--- SELECTED PASSAGE ---
::::

Wednesday, November 30, 2016

Ruminations on Conor Oberst's Ruminations

Given that I'm a huge fan of Bright Eyes (especially Lifted and Fevers & Mirrors), it's perhaps odd that until a few weeks ago I'd never listened to anything Conor Oberst released under his own name. There have been almost half as many Conor Oberst albums (4) as there have been Bright Eyes albums (9), and yet it wasn't until the 9th of this month - the day we learned that Donald Trump would be the next President of the United States - that I bothered to buy one of them.

Ruminations came out last month, and it's *wonderful*. I quickly formed a closer bond with this album than I formed with either of the last two Bright Eyes LPs; Cassadaga and The People's Key were both fine records, but in my view they lacked the intimacy and feeling of Oberst's best material.

Happily, if it's intimacy and feeling you want, Ruminations have plenty of both. In fact, it's possibly the most intimate thing Oberst has ever recorded - the songs aren't as painfully personal as those on, say, Fevers & Mirrors, but just because it's a less emotionally voyeuristic listening experience doesn't mean that you won't feel like you're right there in the room with him. This entire ten-track cycle features precisely four instruments - piano, acoustic guitar, harmonica, and Oberst's voice - and the stripped-down arrangements (coupled with the album's ultra-organic, frill-free production) create the illusion that you're hanging out in Oberst's own home recording studio, watching as he darts back and forth between his piano bench and his guitar stool, rushing to commit all of his latest musical and lyrical ideas to tape.

::::

--- DATASET EXTRACT ---
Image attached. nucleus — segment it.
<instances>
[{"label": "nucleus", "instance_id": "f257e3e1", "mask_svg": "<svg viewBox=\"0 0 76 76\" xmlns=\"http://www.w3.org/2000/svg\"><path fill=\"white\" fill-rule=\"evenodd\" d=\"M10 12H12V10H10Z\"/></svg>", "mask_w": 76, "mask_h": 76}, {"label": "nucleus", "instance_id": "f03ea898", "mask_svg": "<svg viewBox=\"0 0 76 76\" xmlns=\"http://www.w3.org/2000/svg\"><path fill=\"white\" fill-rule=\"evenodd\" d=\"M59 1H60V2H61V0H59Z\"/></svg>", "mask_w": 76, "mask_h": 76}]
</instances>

::::

--- QUESTIONS ON THE MATERIAL ---
(a) Please rewrite the Ruminations review between "Ruminations came out last" and "Oberst's best material.", inclusive, changing "closer bond" to "deeper connection".
(b) Write the next part of the Ruminations review, picking up after its final sentence.

--- PER-TASK ANSWERS ---
(a)
Ruminations came out last month, and it's *wonderful*. I quickly formed a deeper connection with this album than I formed with either of the last two Bright Eyes LPs; Cassadaga and The People's Key were both fine records, but in my view they lacked the intimacy and feeling of Oberst's best material.

(b)
And those ideas pack a hefty emotive wallop, too. The first track whose lyrics I really noticed was A Little Uncanny, but that probably had a lot to do with its references to Ronald Reagan and the fact that I was listening to it in the wake of that Trump election victory. With a few more listens under my belt, I can now confirm that the standout track is Gossamer Thin, which features a lovely, dancing piano part and Oberst's best piece of character-centric storytelling since Waste of Paint from Lifted:

Actually, for an album that presents itself as one guy's musings blurted out unrefined, there are a lot of three-dimension characters here that really sparkle. Special mention goes to the widower on Next of Kin: Oberst's narrator has the sad responsibility of informing this man that his partner has been killed in a car accident, and then we skip forward in time to find that her dressing gown still "hangs on the bedroom door, though she's been dead for a year or more - he buried her by the sycamore so that he could keep her close. It broke his heart and it made him old; tried to rebuild, but it just erodes. Some people sat that's the way it goes, but he don't feel that way." It's a deft and heartbreaking piece of songwriting, the sort of thing I thought Oberst had stopped doing in favour of the weird spiritual / psychic stuff that characterised Cassadaga and The People's Key.

If, like me, you found those last couple of Bright Eyes albums a bit too stodgy and longed for a return to the naked likes of LuaWhen the Curious Girl Realises She is Under Glass, and the aforementioned Waste of Paint, it gives me great pleasure to assure you that Ruminations is exactly what you need in your life right now.